Ok, I have to say before I get into this part of the book I read it like a few days ago maybe like a week or so before writing this blog post and I have been doing a lot work cleaning and moving stuff around my house and a family member’s house so I’m just really exhausted so if this post is missing anything major from this part of the book, I’m sorry.

That being said, not a lot happens in this part of the book, shocking I know considering all the action this book has had with its 900 pages about snow on the sea, I kid but still.

Basically we learn the back backstory of Gwynplaine and those people from that doctor dude. The king at the time of Gwynplaine’s parent’s sold him to the child nappers and disfigured him. The doctor then dies right before they were going to execute him.

Barky then takes Gwynplaine to his large and beautiful home where he tells him of his new position in life and offers him a single chance to turn it all down, which he doesn’t. He also going to marry Lady Josiana which I guess is like an insult to her according to Barky and Queen. I think Josiana’s fiancee is now disinherited or something because of Gwynplaine. If you know the particulars of that plot point* leave a comment though my guess is it will probably resurface later. I admit it, I do a lot of skimming, so I do miss stuff.

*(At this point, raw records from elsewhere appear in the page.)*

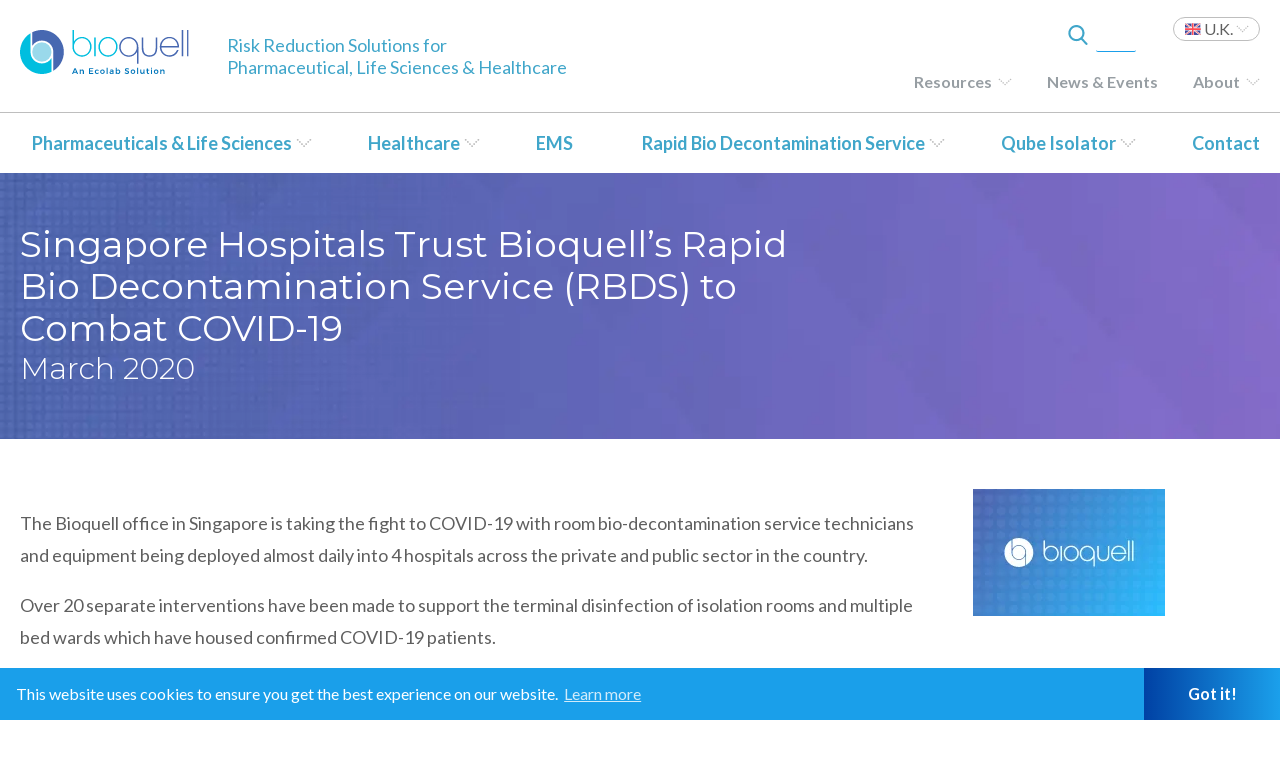

--- FILE ---
content_type: image/svg+xml
request_url: http://ec2-18-217-211-192.us-east-2.compute.amazonaws.com/wp-content/themes/Bioquell/img/USA.svg
body_size: 1245
content:
<?xml version="1.0" encoding="UTF-8" standalone="no"?>
<svg width="14px" height="10px" viewBox="0 0 14 10" version="1.1" xmlns="http://www.w3.org/2000/svg" xmlns:xlink="http://www.w3.org/1999/xlink">
    <!-- Generator: Sketch 45.2 (43514) - http://www.bohemiancoding.com/sketch -->
    <title>USA@1.5x</title>
    <desc>Created with Sketch.</desc>
    <defs>
        <polygon id="path-1" points="0 9.85912676 0 0.0256056338 12.9471495 0.0256056338 12.9471495 9.85912676"></polygon>
        <polygon id="path-3" points="12.9471495 0.781971831 12.9471495 0.0254929577 6.47359907 0.0254929577 4.85981308e-05 0.0254929577 4.85981308e-05 0.781971831 12.9471495 0.781971831"></polygon>
        <polygon id="path-5" points="0 9.97446479 12.9471495 9.97446479 12.9471495 0.140802817 0 0.140802817"></polygon>
    </defs>
    <g id="Symbols" stroke="none" stroke-width="1" fill="none" fill-rule="evenodd">
        <g id="selector" transform="translate(-14.000000, -6.000000)">
            <g id="USA" transform="translate(14.744141, 6.000000)">
                <g id="Group-3" transform="translate(0.000000, 0.115310)">
                    <mask id="mask-2" fill="white">
                        <use xlink:href="#path-1"></use>
                    </mask>
                    <g id="Clip-2"></g>
                    <path d="M12.7239019,9.85912676 L0.223247664,9.85912676 C0.100051402,9.85912676 -6.07476636e-05,9.74321127 -6.07476636e-05,9.60039437 L-6.07476636e-05,0.284338028 C-6.07476636e-05,0.141380282 0.100051402,0.0256056338 0.223247664,0.0256056338 L12.7239019,0.0256056338 C12.8473411,0.0256056338 12.9472103,0.141380282 12.9472103,0.284338028 L12.9472103,9.60039437 C12.9472103,9.74335211 12.8472196,9.85912676 12.7239019,9.85912676" id="Fill-1" fill="#F5F5F5" mask="url(#mask-2)"></path>
                </g>
                <g id="Group-6" transform="translate(0.000000, 0.115310)">
                    <mask id="mask-4" fill="white">
                        <use xlink:href="#path-3"></use>
                    </mask>
                    <g id="Clip-5"></g>
                    <path d="M12.9471981,0.781971831 L4.85981308e-05,0.781971831 L4.85981308e-05,0.284366197 C4.85981308e-05,0.141408451 0.100039252,0.0254929577 0.223235514,0.0254929577 L12.7238897,0.0254929577 C12.847329,0.0254929577 12.9471981,0.141408451 12.9471981,0.284366197 L12.9471981,0.781971831 Z" id="Fill-4" fill="#FF4B55" mask="url(#mask-4)"></path>
                </g>
                <mask id="mask-6" fill="white">
                    <use xlink:href="#path-5"></use>
                </mask>
                <g id="Clip-8"></g>
                <polygon id="Fill-7" fill="#FF4B55" mask="url(#mask-6)" points="0 3.92305634 12.9471495 3.92305634 12.9471495 3.16657746 0 3.16657746"></polygon>
                <polygon id="Fill-9" fill="#FF4B55" mask="url(#mask-6)" points="0 2.41009859 12.9471495 2.41009859 12.9471495 1.65361972 0 1.65361972"></polygon>
                <path d="M12.9471981,5.43590141 L0.223235514,5.43590141 C0.100039252,5.43590141 4.85981308e-05,5.31998592 4.85981308e-05,5.17716901 L4.85981308e-05,4.67942254 L12.9471981,4.67942254 L12.9471981,5.43590141 Z" id="Fill-10" fill="#FF4B55" mask="url(#mask-6)"></path>
                <polygon id="Fill-11" fill="#FF4B55" mask="url(#mask-6)" points="0 8.46178873 12.9471495 8.46178873 12.9471495 7.70530986 0 7.70530986"></polygon>
                <path d="M12.7239019,9.97443662 L0.223247664,9.97443662 C0.100051402,9.97443662 -6.07476636e-05,9.85852113 -6.07476636e-05,9.71570423 L-6.07476636e-05,9.21795775 L12.9472103,9.21795775 L12.9472103,9.71570423 C12.9472103,9.85866197 12.8472196,9.97443662 12.7239019,9.97443662" id="Fill-12" fill="#FF4B55" mask="url(#mask-6)"></path>
                <polygon id="Fill-13" fill="#FF4B55" mask="url(#mask-6)" points="0 6.94897183 12.9471495 6.94897183 12.9471495 6.19249296 0 6.19249296"></polygon>
                <path d="M5.80388037,0.140859155 L0.223235514,0.140859155 C0.100039252,0.140859155 -7.28971963e-05,0.256774648 -7.28971963e-05,0.399591549 L-7.28971963e-05,5.17705634 C-7.28971963e-05,5.31987324 0.100039252,5.43578873 0.223235514,5.43578873 L5.80388037,5.43578873 C5.92719813,5.43578873 6.02718879,5.31987324 6.02718879,5.17705634 L6.02718879,0.399591549 C6.02718879,0.256774648 5.92719813,0.140859155 5.80388037,0.140859155" id="Fill-14" fill="#41479B" mask="url(#mask-6)"></path>
            </g>
        </g>
    </g>
</svg>

--- FILE ---
content_type: image/svg+xml
request_url: http://ec2-18-217-211-192.us-east-2.compute.amazonaws.com/wp-content/themes/Bioquell/img/DropDownArrow.svg
body_size: 1024
content:
<?xml version="1.0" encoding="UTF-8" standalone="no"?>
<svg width="16px" height="10px" viewBox="0 0 16 10" version="1.1" xmlns="http://www.w3.org/2000/svg" xmlns:xlink="http://www.w3.org/1999/xlink">
    <!-- Generator: Sketch 44.1 (41455) - http://www.bohemiancoding.com/sketch -->
    <title>DropDownArrow</title>
    <desc>Created with Sketch.</desc>
    <defs></defs>
    <g id="Symbols" stroke="none" stroke-width="1" fill="none" fill-rule="evenodd">
        <g id="Really-Skinny-Page-Header" transform="translate(-516.000000, -53.000000)" fill="#BEBEBE">
            <path d="M520.862253,52.6160109 C520.343886,52.6160109 519.922168,52.1942934 519.922168,51.6759265 C519.922168,51.1575597 520.343886,50.7358422 520.862253,50.7358422 C521.380654,50.7358422 521.802371,51.1575597 521.802371,51.6759265 C521.802371,52.1942934 521.380654,52.6160109 520.862253,52.6160109 Z M522.941129,52.8570614 C523.459495,52.8570614 523.881213,53.2787789 523.881213,53.7971457 C523.881213,54.3155125 523.459495,54.73723 522.941129,54.73723 C522.422762,54.73723 522.001044,54.3155125 522.001044,53.7971457 C522.001044,53.2787789 522.422762,52.8570614 522.941129,52.8570614 Z M522.941129,61.2175046 C523.459495,61.2175046 523.881213,61.6392221 523.881213,62.1575889 C523.881213,62.6759558 523.459495,63.0976733 522.941129,63.0976733 C522.422762,63.0976733 522.001044,62.6759558 522.001044,62.1575889 C522.001044,61.6392221 522.422762,61.2175046 522.941129,61.2175046 Z M525.107476,56.8160854 C524.589109,56.8160854 524.167392,56.3943679 524.167392,55.8760011 C524.167392,55.3576342 524.589109,54.9359167 525.107476,54.9359167 C525.625843,54.9359167 526.04756,55.3576342 526.04756,55.8760011 C526.04756,56.3943679 525.625843,56.8160854 525.107476,56.8160854 Z M525.107476,59.1359638 C525.625911,59.1359638 526.047698,59.5576813 526.047698,60.0760481 C526.047698,60.5944835 525.625911,61.0162696 525.107476,61.0162696 C524.589109,61.0162696 524.167392,60.5944835 524.167392,60.0760481 C524.167392,59.5576813 524.589109,59.1359638 525.107476,59.1359638 Z M520.862253,63.383852 C521.380722,63.383852 521.802509,63.8055695 521.802509,64.3239363 C521.802509,64.8423717 521.380722,65.2641578 520.862253,65.2641578 C520.343886,65.2641578 519.922168,64.8423717 519.922168,64.3239363 C519.922168,63.8055695 520.343886,63.383852 520.862253,63.383852 Z M527.189017,57.0147686 C527.707384,57.0147686 528.129101,57.4365547 528.129101,57.9549902 C528.129101,58.473357 527.707384,58.8950745 527.189017,58.8950745 C526.670581,58.8950745 526.248795,58.473357 526.248795,57.9549902 C526.248795,57.4365547 526.670581,57.0147686 527.189017,57.0147686 Z" id="DropDownArrow" transform="translate(524.025635, 58.000000) rotate(-270.000000) translate(-524.025635, -58.000000) "></path>
        </g>
    </g>
</svg>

Oh and at the end of the part Gwynplaine thinks of Dea.  But I mean come on, this is a Victor Hugo novel, I’m sure everything will work out happily from our lovers, all sunshine and roses and general happy romance things.

* I read a spoiler so I sort of know now, tehe, also I got a “delightful” vague spoilery warning, which is why I end the post will sarcasm. As much as I have been complaining about this book, I’m looking forward to the movie versions at least it will clear up parts I have skimmed.

Also a little warning- I’m taking June off from these posts. I’m going to try and finish the book during the break, hopefully, my June could be busy too but a later post will explain why I’m doing this.